A recent study says that 26.5% of all American adults today are family caregivers. A 2012 report by the Alzheimer’s Association states that 15 million of those family caregivers are caring for a person with Alzheimer’s or another dementia. The value of the voluntary, "unpaid" caregiving service provided by caregivers was estimated at $310 billion in 2006 — almost twice as much as was actually spent on home care and nursing services combined. By 2009, about 61.6 million caregivers were providing "unpaid" care at a value that had increased to an estimated $450 billion. It is projected that nearly one in five United States citizens will be 65 years of age or older by the year 2030. By 2050 this older population is expected to double in size.
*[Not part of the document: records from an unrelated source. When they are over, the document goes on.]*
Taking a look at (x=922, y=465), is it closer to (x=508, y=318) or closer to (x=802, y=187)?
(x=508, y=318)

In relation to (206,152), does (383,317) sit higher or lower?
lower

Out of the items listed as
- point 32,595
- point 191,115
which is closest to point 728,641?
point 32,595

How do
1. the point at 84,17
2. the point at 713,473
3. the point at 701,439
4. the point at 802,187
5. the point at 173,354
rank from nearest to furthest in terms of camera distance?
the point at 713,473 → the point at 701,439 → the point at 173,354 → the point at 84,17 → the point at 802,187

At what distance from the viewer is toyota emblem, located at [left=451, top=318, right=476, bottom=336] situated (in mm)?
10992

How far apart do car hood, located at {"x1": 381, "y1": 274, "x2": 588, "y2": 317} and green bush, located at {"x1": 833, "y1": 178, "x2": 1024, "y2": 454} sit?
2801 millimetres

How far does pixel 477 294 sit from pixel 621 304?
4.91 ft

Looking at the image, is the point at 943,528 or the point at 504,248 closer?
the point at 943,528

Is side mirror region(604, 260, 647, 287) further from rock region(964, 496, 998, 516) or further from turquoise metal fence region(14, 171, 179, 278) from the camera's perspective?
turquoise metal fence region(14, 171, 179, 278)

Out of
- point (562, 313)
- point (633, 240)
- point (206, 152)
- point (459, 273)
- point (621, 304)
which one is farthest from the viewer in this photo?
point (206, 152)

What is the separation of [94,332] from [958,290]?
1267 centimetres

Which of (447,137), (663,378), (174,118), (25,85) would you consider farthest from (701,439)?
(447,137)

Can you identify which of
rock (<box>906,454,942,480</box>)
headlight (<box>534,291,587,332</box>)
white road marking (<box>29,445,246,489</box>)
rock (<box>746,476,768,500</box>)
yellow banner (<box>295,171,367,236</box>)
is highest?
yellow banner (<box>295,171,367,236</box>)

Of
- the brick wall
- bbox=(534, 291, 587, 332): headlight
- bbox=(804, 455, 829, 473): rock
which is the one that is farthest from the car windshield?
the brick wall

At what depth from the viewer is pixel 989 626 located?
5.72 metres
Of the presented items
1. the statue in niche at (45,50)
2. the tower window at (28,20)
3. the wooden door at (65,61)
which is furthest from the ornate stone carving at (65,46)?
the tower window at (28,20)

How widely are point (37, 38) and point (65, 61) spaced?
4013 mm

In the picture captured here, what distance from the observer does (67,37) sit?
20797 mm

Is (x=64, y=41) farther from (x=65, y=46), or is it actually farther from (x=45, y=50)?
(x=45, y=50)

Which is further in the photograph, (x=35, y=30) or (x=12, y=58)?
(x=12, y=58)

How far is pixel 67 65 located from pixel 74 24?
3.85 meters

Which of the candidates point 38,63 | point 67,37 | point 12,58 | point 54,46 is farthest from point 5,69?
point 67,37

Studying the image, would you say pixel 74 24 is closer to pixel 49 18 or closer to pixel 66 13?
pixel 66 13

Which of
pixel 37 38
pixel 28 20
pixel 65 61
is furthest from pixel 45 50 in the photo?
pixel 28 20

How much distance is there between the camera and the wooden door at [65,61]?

Family caregiver experience
A 2011 survey of family caregivers in the United States found that almost half (46%) take on tasks that are traditionally considered “nursing” or “medical,” such as injections, wound care, and operating medical equipment and monitors. While the family caregivers’ assumption of such responsibilities is not new, the frequency may have increased over time due to shorter hospital stays, adults living longer with significant ailments, and technological and health care improvements allowing more nursing or medical care to be provided at home. This trend has implications for families, patients, family caregivers’ workplaces, health care organizations, and insurers, including Medicare and Medicaid. A survey by AARP in 2010 states that "29% of the U.S. adult population, or 65.7 million people, are caregivers, including 31% of all households. These caregivers provide an average of 20 hours of care per week."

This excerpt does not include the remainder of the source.